Theorem 1. If the correlation function of the Gaussian process \(\xi_t\) satisfies (1), then for \(\tau\leq v_u=\exp\{o(u^2)\}\), \(u\to\infty\),

\[ \lim_{(u,|\Delta|)\to\infty}\mathbf P\{A_u(|\Delta|,\tau)\}=0. \tag{3} \]

In the proof of the theorem the limiting relation

\[ \lim_{u\to\infty}\frac1\tau e^{u^2/2} \int_0^{2\tau}\int_0^{2\tau} \mathbf M\bigl(\dot\xi_{t_1}^{+}\dot\xi_{t_2}^{+}\mid \xi_{t_j}=u,\ j=1,2\bigr) p_{t_1,t_2}(u,u)\,dt_1\,dt_2=0, \]

is used, where \(p_{t_1t_2}(x_1,x_2)\) is the joint probability density of the values \(\xi_{t_1},\xi_{t_2}\), and \(\dot\xi_t^{+}=\dot\xi_t\) if \(\dot\xi_t>0\); \(\dot\xi_t^{+}=0\) if \(\dot\xi_t\leq 0\).

It follows from (3) that, for \((u,|\Delta|)\to\infty\), the limiting distributions of \(\eta_u(\Delta)\) and \(\widetilde\eta_u(\Delta)\) coincide.

Consider the \(k\)-fold integrals defined by the formulas

\[ J_{(k)}(\Delta;u,\tau)= \int_{\substack{t_i\in\Delta,\ |t_i-t_j|>\tau\\ i,j=1,\ldots,k}} \cdots \int \mathbf M\left(\prod_{i=1}^{k}\dot\xi_{t_i}^{+}\,\middle|\,\xi_{t_j}=u,\ j=1,\ldots,k\right) p_{t_1\ldots t_k}(u\ldots u)\,dt_1\ldots dt_k . \tag{4} \]

It is easy to show that under the assumptions made \(J_{(k)}(\Delta; u,\tau)<\infty\).
For the proof of the main assertions the following lemma is useful.

Lemma 1. Under a coordinated increase
\[ (u,|\Delta|)\to\infty,\qquad |\Delta|=\frac{2\pi\mu}{\sqrt{-\rho''(0)}}e^{u^2/2} \]
there exist, for every \(k\), numbers \(\tau_k>0\) such that for all \(\tau\), \(\tau_k<\tau<\sqrt{|\Delta|}\),
\[ \lim_{(u,|\Delta|)\to\infty} J_{(k)}(\Delta;u,\tau)=\mu^k,\qquad k=1,2,\ldots . \tag{5} \]

Let us now consider the behavior of the factorial moments \(\widetilde J_k(\Delta,u)\) for the random variables \(\widetilde\eta_u(\Delta)\); recall that
\[ \widetilde J_{(k)}(\Delta,u)=\mathbf M\widetilde\eta_u(\Delta)\,[\widetilde\eta_u(\Delta)-1]\cdots[\widetilde\eta_u(\Delta)-k+1]. \]

Theorem 2. Under a coordinated increase \((u,|\Delta|)\to\infty\),
\[ |\Delta|=\frac{2\pi\mu}{\sqrt{-\rho''(0)}}e^{u^2/2}, \]
and assuming conditions (1), (2) are satisfied,
\[ \lim_{(u,|\Delta|)\to\infty}\widetilde J_{(k)}(\Delta,u)=\mu^k,\qquad k=1,2,\ldots . \tag{6} \]

In the proof of Theorem 2, assertion (5) is used, as well as the fact that the limiting behavior of \(\widetilde J_{(k)}\) and \(J_{(k)}\) is the same.

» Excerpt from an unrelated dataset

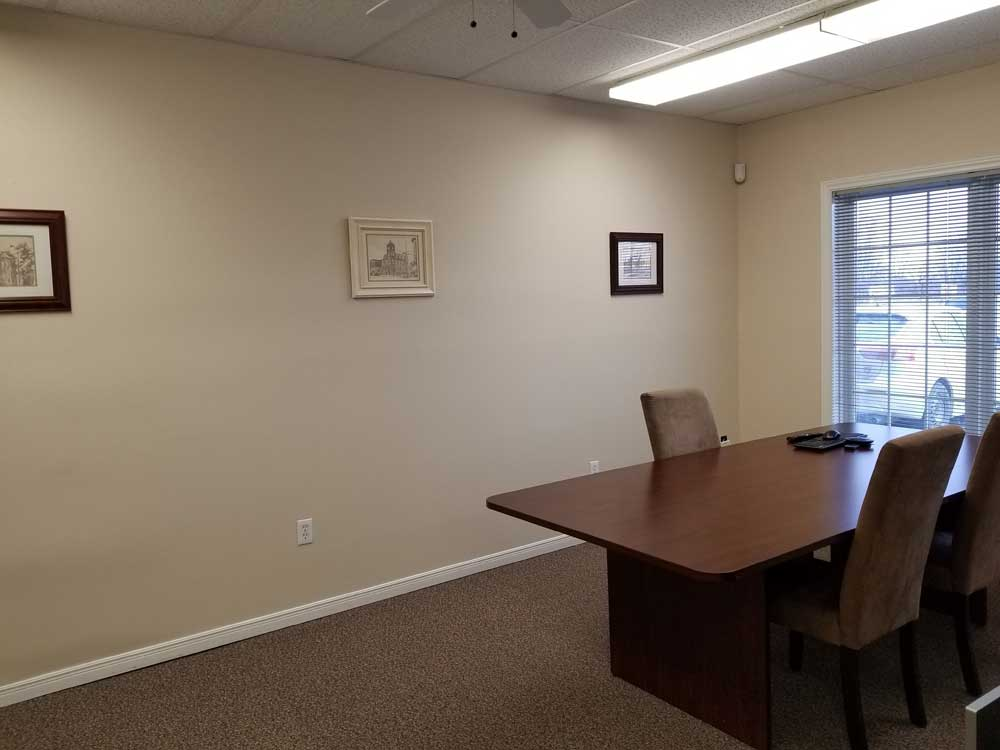 Belleville boardroom of the new IBW Surveyors office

Here the method used in the proof of Theorem 1 of the author’s paper \((^1)\) proves useful. The main result of the paper is obtained as a consequence of the theorem on convergence of moments (\((^2)\), p. 198).

Theorem 3. If, for the correlation function \(\rho(t)\) of a stationary Gaussian process, (1), (2) are satisfied, then under a coordinated increase \((u,|\Delta|)\to\infty\),
\[ \lim_{(u,|\Delta|)\to\infty}\mathbf P\{\eta_u(\Delta)=k\} =\frac{(\mu|\Delta|)^k}{k!}e^{-\mu|\Delta|},\qquad k=0,1,\ldots . \]

It can be shown that the joint multidimensional distributions will also be Poisson. Theorem 3 is a generalization of Cramér’s result \((^3)\), in which the existence of four derivatives of the correlation function \(\rho(t)\) and \(\rho(t)=o(t^{-\varepsilon})\), \(t\to\infty\), \(\varepsilon>0\), are assumed. Using Theorem 3, one can obtain a generalization of one more result of Cramér \((^4)\).

Theorem 4. If conditions (1), (2) are satisfied, then
\[ \lim_{T\to\infty}\mathbf P\left\{\max_{0\le t\le T}\xi_t\le \sqrt{2\ln T}+\frac{z-A}{\sqrt{2\ln T}}\right\} =e^{-e^{-z}},\qquad A=\ln\frac{2\pi}{\sqrt{-\rho''(0)}}. \]

Moscow State University
named after M. V. Lomonosov

Received
19 V 1966

REFERENCES

1. Yu. K. Belyaev, Theory of Probability and Its Applications, 11, 1, 120 (1966).
2. M. Loeve, Probability Theory, IL, 1962.
3. H. Cramér, Ark. Matem., 6, 20, 337 (1966).
4. H. Cramér, Theory of Probability and Its Applications, 10, 1, 137 (1965).